_Directions for this task_
Nothing but an exact repeat of the data, with pictures removed, belongs in the answer.

_Dataset content_
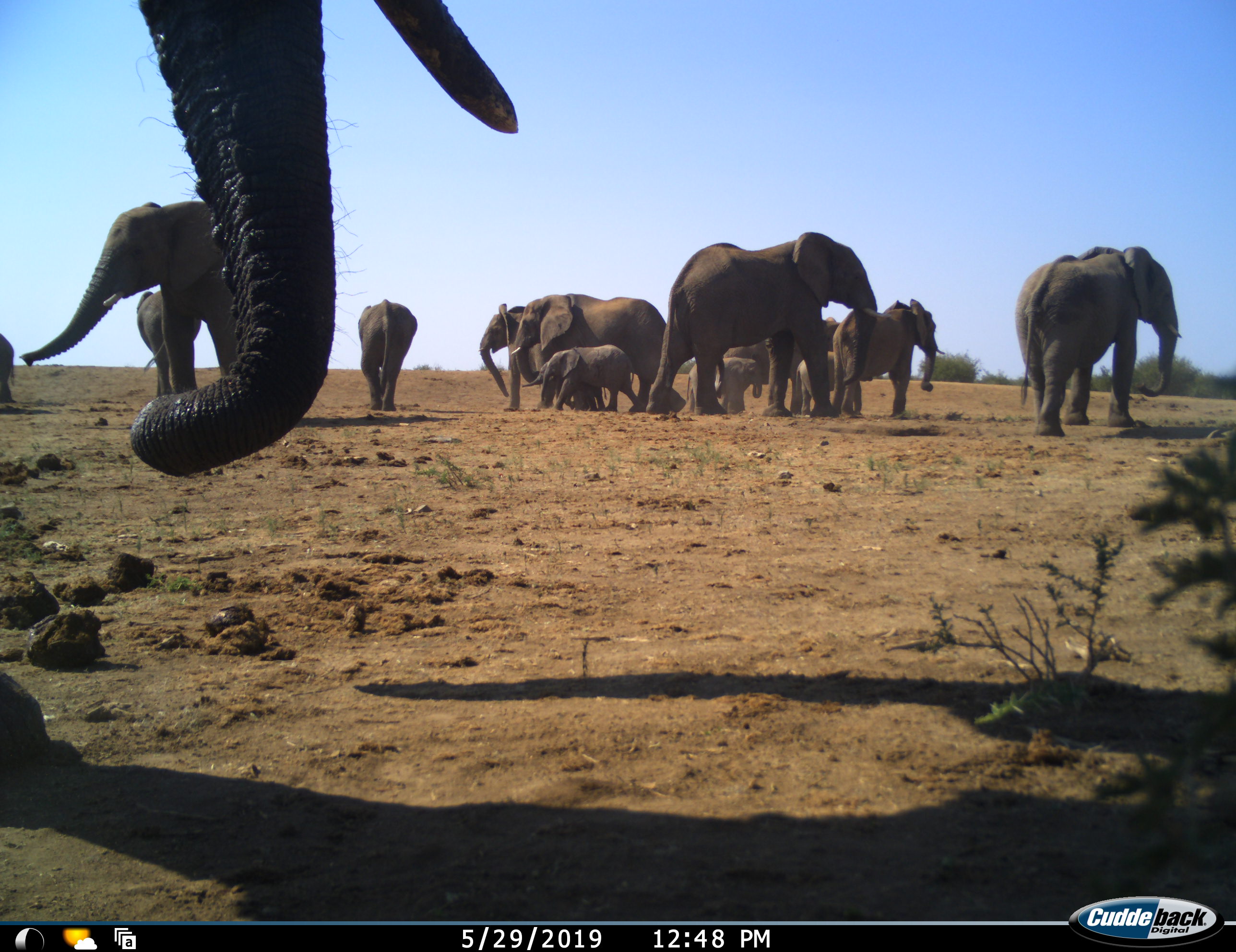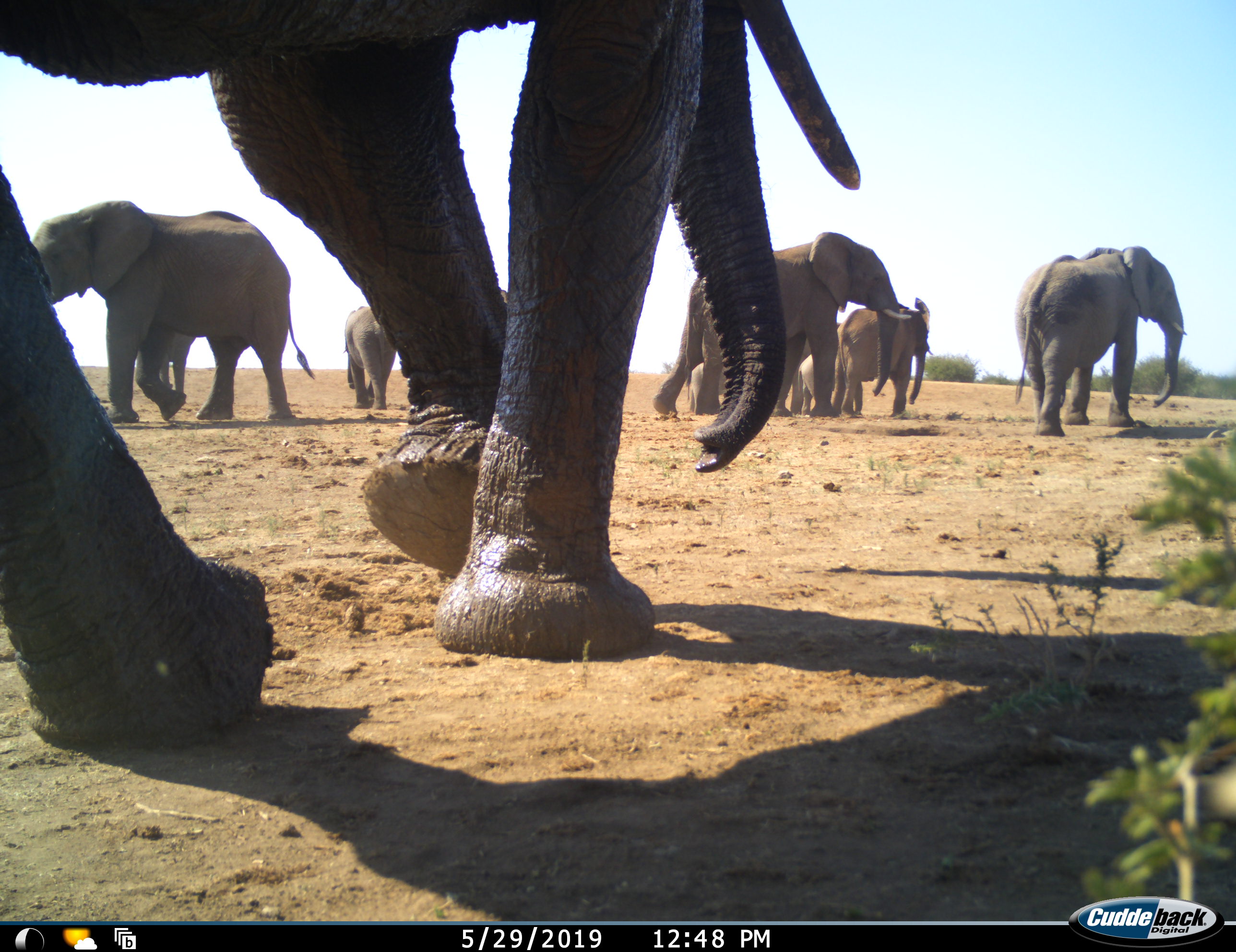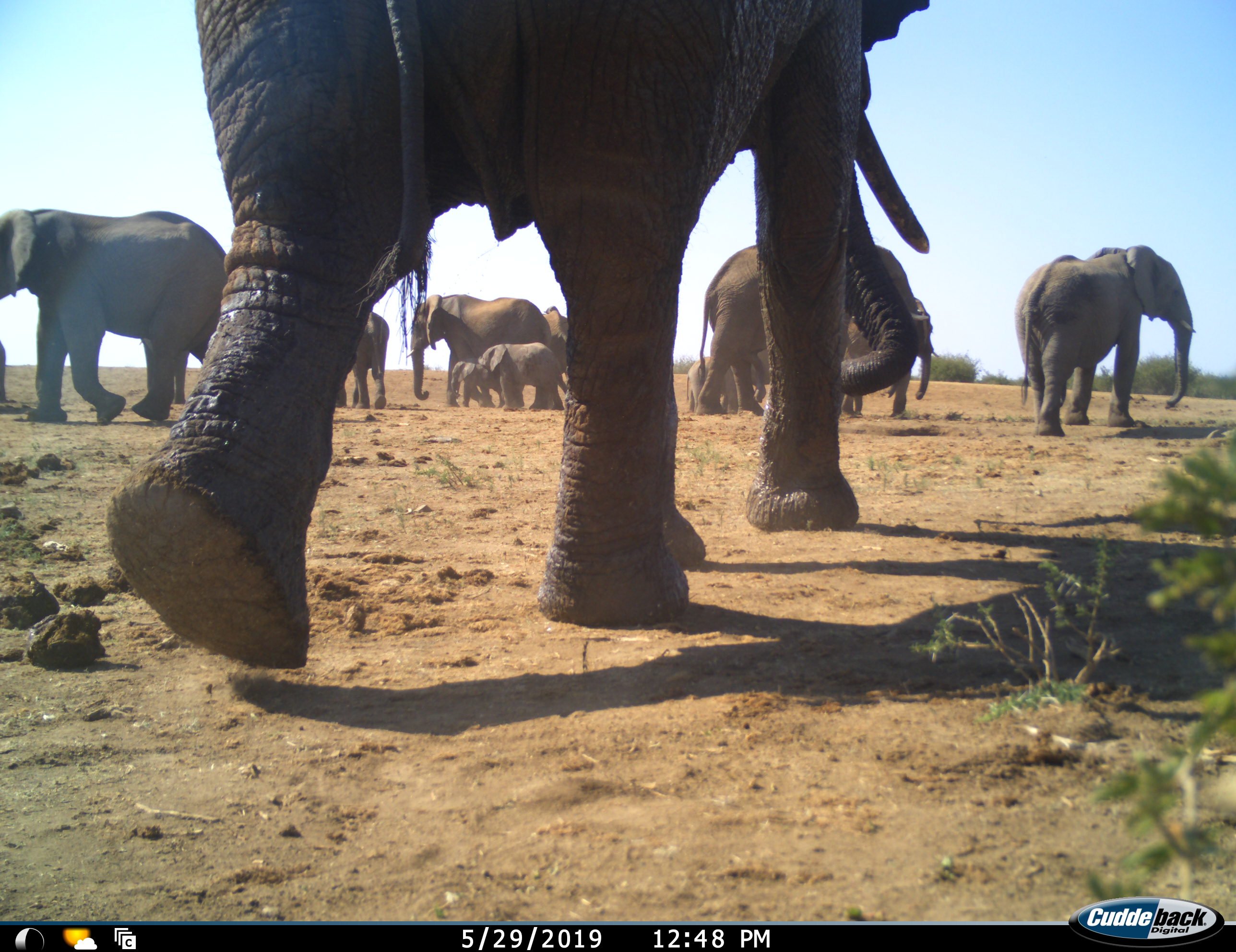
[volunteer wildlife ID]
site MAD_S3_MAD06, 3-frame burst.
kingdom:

_Result below_
[volunteer wildlife ID]
site MAD_S3_MAD06, 3-frame burst.
kingdom:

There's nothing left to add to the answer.